#### Document section
#####

Jun 26, 2015 Web Exclusive Bookmark and Share


Loaded with unforgettable visuals, most frames of Valerie and Her Week of Wonders could pass as Hipgnosis album art. The 1970 feature by Czech director Jaromil Jireš strikes many of the same chords as the British art studio’s most famous imagery, from their shot of a provocative burning businessman on Wish You Were Here to the pervy-yet-visionary nude youth of Houses of the Holy.

In the late ‘60s and early ‘70s, Prague directors produced several of cinema’s most strikingly surreal pieces—this generation of filmmakers also gave us Jan Svankmajer and Vera Chytilova—and Valerie and Her Week of Wonders is arguably one of the period’s strangest. On its surface level, Week of Wonders seems to symbolize young Valerie’s coming of age. It’s difficult to stick squarely with any one theory, however, as over the film’s brief 76 minute-runtime it introduces all sorts of crazy elements, from vampires and shapeshifting weasels to magical jewelry. Here’s an (absurdly truncated) attempt to sum up the plot: Valerie lives with her grandmother, and is in love with a boy named Eaglet, who may or may not be her brother. A monster comes to town—bald-headed, pale-skinned, with decaying, shark-like teeth—who may or may not be her father. Her grandmother sells her house to the monster in exchange for youth, and a lecherous priest is hanged and -– bah, the oddities continue from there. Valerie and Her Week of Wonders is packed with religious and sexually-loaded characters and settings, and trying to find specific meaning in any of it is a laborious undertaking. (With its monsters and boogeymen, Valerie sometimes feels like a lyrical horror film until you realize that it’s not particularly scary.) It’s best to relax and take in each gorgeously-composed frame and let the weirdness wash over you; chances are by the time you watch Valerie—tied to a stake—thumb her nose at a crowd gathered to watch her burn, the question on your mind will be “What the heck am I seeing?” rather than “What the heck does it mean?” Viewers willing to just accept Valerie’s beautiful surrealism will probably feel their time was better rewarded than those who will need to have it all figured out.

#####

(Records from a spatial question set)
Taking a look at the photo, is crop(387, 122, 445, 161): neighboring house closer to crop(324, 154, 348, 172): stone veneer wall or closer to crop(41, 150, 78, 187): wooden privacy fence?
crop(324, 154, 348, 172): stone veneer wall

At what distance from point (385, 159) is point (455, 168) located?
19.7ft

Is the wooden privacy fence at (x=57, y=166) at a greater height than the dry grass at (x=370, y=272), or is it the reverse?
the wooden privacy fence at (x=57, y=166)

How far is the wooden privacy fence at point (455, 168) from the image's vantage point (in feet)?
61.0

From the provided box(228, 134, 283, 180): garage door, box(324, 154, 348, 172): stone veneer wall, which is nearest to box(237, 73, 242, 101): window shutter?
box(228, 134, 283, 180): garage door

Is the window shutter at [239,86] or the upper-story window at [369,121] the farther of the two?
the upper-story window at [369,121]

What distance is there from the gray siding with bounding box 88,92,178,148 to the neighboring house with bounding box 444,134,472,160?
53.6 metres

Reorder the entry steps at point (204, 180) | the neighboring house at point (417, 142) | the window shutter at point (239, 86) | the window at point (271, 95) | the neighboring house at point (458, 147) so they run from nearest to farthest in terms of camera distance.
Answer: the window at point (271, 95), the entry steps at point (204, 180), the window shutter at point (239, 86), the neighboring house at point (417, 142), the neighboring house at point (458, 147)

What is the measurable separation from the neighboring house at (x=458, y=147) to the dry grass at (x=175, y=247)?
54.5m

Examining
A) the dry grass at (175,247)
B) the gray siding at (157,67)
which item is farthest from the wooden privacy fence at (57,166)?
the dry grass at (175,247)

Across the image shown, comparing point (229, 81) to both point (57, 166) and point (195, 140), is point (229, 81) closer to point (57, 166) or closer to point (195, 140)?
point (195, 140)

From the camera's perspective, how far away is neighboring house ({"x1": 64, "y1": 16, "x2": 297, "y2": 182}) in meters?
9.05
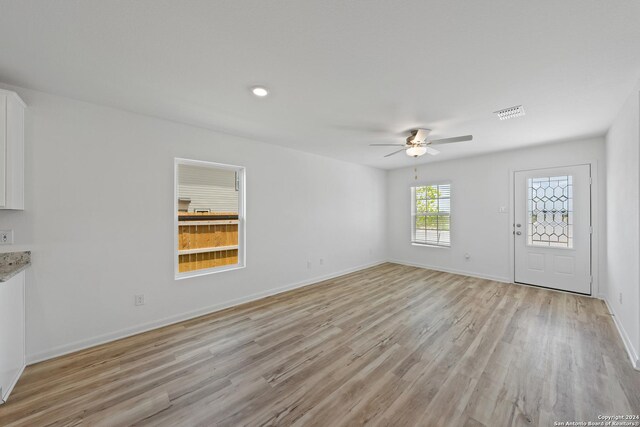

#####

Using the film review, answer these:
(a) Who directed the 1970 feature?
(b) How long is the film's runtime?
(c) What does Valerie's grandmother get in exchange for selling her house to the monster?

(a) Jaromil Jireš
(b) 76 minutes
(c) Youth